Page:
————————
Last night a cat crossed my path.
I had taken the wrong turn and was lost somewhere in the middle of Berkshire County, driving through an unfamiliar river valley:
The mountains are black against a misty moon filled sky. The car’s gas gauge veers toward empty.
Directional instincts most always mislead me so I know that I am more likely to be heading in the wrong direction as the right. Above the steep valley walls, the moon divulges little hint of east or west. Somehow I trust that the way home will be revealed. And if not, I tell myself, I can always stop and wake some sleeping family and ask them where I am. I can even sleep in my car, covering myself with the dog’s blanket from the backseat.
The road gets smaller and more cobbley. I follow a sharp right curve across a narrow stone bridge then up a hill and into a winding town. Up ahead a white cat hurries across the road. I recognize it as a cat by her manner of motion: body and head ride still upon a rapid whir of legs; and her color: there are no white wild animals in this part of New England at this time of the year. From a distance, the cat looks like a tiny windup toy. As I approach, I expect her to speed to a trot or a leaping gallop, but she does not.
Closer up this cat is lithe, small and scruffy. She moves with deliberation, heading towards a specific place with a particular goal in mind. From her body type and attitude, I guess that she is connected to a human family that allows her to wander out into this moon filled night. Unlike myself, she is most certainly not lost.
If a black cat is bad luck then what is a white cat? What luck does a scruffy white cat hold for the passing traveler? Is she a talisman for my travels? Does scruffiness detract from luck? As I head up the mountain and out of town, my mind wanders from thoughts of this particular cat and her nighttime adventures to human beliefs regarding black and white, bad and good magic, and the prejudice that our own culture holds against the dark.
————————
Data provided:
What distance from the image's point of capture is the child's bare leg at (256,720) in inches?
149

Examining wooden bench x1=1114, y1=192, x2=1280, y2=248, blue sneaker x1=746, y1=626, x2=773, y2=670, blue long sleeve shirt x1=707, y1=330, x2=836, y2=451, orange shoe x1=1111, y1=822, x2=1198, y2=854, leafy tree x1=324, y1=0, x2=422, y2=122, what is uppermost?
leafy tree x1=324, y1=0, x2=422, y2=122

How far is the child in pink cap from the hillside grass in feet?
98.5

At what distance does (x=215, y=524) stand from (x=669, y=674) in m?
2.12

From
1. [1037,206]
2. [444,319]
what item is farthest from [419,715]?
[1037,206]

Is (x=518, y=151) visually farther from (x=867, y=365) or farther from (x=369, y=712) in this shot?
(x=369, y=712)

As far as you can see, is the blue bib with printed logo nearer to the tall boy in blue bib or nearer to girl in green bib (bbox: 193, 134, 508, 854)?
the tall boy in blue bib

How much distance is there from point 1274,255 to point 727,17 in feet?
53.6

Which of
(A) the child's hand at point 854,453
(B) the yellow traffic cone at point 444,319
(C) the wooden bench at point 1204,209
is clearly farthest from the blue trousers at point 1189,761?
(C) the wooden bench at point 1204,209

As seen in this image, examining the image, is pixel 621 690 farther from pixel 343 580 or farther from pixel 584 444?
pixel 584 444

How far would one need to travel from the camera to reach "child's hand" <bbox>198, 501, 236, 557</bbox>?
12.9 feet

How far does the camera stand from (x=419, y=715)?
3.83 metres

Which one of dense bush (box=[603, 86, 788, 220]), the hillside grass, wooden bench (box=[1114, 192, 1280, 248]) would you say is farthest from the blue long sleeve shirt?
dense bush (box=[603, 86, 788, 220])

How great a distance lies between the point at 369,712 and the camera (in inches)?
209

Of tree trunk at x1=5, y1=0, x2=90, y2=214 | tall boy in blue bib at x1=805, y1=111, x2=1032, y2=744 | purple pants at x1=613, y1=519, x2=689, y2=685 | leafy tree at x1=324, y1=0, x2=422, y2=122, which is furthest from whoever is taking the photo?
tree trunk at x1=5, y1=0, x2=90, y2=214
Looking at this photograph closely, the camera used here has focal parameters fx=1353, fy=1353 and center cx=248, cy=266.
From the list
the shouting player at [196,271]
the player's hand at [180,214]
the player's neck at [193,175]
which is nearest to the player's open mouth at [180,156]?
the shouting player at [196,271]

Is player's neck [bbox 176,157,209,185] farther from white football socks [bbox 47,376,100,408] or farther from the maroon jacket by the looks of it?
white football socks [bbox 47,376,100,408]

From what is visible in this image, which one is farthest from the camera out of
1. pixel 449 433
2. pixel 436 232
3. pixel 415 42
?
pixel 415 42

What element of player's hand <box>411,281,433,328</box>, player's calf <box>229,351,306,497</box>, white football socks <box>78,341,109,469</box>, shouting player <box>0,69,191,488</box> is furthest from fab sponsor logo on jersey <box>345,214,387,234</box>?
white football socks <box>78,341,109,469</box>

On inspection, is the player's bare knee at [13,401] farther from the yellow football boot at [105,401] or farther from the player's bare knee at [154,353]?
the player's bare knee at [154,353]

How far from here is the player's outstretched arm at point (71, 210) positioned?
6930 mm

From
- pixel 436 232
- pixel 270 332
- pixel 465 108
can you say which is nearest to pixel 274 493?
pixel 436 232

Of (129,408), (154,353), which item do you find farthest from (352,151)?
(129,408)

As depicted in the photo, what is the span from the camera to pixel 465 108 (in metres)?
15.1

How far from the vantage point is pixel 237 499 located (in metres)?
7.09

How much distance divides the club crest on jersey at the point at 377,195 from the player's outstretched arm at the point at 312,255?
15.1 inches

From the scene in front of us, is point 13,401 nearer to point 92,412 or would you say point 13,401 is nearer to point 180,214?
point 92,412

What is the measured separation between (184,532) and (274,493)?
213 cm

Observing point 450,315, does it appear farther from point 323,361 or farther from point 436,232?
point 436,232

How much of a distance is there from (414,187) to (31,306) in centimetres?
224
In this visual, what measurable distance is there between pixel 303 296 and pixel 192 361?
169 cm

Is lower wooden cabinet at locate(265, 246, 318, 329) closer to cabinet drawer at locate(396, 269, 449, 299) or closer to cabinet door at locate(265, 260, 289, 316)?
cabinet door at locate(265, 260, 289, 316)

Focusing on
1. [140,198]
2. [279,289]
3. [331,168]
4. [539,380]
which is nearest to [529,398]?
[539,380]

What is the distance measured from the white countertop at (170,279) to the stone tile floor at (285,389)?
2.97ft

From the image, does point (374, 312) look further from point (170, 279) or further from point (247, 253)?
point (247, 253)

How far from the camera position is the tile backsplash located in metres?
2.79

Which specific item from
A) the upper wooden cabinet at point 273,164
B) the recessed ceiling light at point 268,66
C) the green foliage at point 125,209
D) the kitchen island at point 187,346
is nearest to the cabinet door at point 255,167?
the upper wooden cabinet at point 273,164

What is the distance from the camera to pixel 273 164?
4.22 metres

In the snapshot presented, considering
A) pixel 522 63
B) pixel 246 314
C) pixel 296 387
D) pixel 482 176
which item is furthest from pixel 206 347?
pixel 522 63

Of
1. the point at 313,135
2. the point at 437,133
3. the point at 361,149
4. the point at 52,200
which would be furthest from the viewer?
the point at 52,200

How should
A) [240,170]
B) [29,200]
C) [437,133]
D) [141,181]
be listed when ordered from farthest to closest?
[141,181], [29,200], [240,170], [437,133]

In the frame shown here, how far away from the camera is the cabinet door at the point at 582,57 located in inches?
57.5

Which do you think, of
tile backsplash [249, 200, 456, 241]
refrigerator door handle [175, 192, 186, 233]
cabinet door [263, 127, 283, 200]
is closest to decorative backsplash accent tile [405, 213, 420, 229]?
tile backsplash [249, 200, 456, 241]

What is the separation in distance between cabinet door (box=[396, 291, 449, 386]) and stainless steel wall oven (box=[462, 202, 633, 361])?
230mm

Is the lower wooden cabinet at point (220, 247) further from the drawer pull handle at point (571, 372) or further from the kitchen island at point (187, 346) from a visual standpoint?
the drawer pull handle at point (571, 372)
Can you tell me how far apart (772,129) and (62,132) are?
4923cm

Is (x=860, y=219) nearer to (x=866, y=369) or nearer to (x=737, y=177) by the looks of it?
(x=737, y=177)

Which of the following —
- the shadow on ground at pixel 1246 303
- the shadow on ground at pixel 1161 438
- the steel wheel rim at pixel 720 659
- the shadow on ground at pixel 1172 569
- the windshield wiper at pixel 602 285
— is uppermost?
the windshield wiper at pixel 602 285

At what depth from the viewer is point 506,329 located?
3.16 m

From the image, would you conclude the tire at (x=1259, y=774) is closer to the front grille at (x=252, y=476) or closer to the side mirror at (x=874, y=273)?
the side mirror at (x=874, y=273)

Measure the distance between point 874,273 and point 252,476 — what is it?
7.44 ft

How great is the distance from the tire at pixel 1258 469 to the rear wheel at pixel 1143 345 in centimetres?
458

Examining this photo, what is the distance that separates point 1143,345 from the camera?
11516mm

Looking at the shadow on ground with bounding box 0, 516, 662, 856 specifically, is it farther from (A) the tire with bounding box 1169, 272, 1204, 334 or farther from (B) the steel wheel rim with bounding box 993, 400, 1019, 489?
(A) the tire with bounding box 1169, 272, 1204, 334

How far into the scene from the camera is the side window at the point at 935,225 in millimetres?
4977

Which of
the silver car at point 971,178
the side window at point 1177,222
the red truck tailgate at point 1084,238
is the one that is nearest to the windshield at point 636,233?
————————
Exercise requirements:
• 1. Write out every question the writer asks in the last paragraph of the essay about the white cat.
• 2. Answer these questions from the essay about the white cat:
(a) In which county was the writer lost?
(b) What did the cat look like from a distance?
(c) What does the writer guess the cat is connected to?

Solution set:
• 1.
- If a black cat is bad luck then what is a white cat?
- What luck does a scruffy white cat hold for the passing traveler?
- Is she a talisman for my travels?
- Does scruffiness detract from luck?

• 2.
(a) Berkshire County.
(b) A tiny windup toy.
(c) A human family that allows her to wander out into the moon-filled night.